Current international guidelines recommend a stepwise, multimodal treatment strategy for IC/BPS, including behavioral therapy, physical therapy, pharmacological treatment, intravesical instillation, endoscopic interventions, botulinum toxin injection, and neuromodulation [1]. Based on our findings, we suggest that follow-up and re-evaluation for IC/BPS should be risk-stratified. In particular, intensified surveillance (repeat cystoscopy with targeted biopsy of suspicious areas, with or without repeat multi-site sampling) may be considered for patients with high-risk features, such as male sex, hematuria, cystoscopic abnormalities suggestive of neoplasia, suspicious imaging findings, or discordance between persistent/worsening symptoms and benign initial pathology, to facilitate timely detection while minimizing unnecessary procedures.

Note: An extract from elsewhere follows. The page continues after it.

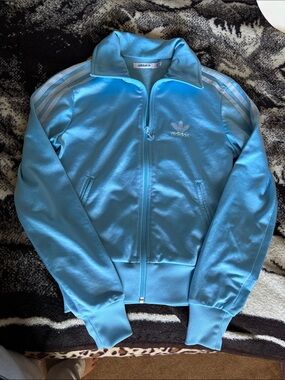 adidas Light Blue Trefoil Track Jacket with White Stripes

This study has several limitations. First, the retrospective single-center design introduces selection and referral bias, and the observed tumor-related diagnostic yield may not be generalizable. Second, diagnostic approaches, endoscopic technology, and pathological reporting practices may have evolved during the study period, introducing temporal heterogeneity despite efforts to maintain interpretive consistency. Third, because random biopsies sample only a fraction of the bladder mucosa, we cannot fully distinguish sampling error from true interval tumor development in patients diagnosed on repeat biopsy. Fourth, follow-up was incomplete and heterogeneous, limiting conclusions regarding recurrence and survival. Further multicenter, prospective studies are required to validate these findings, establish externally generalizable risk stratification, and optimize surveillance strategies.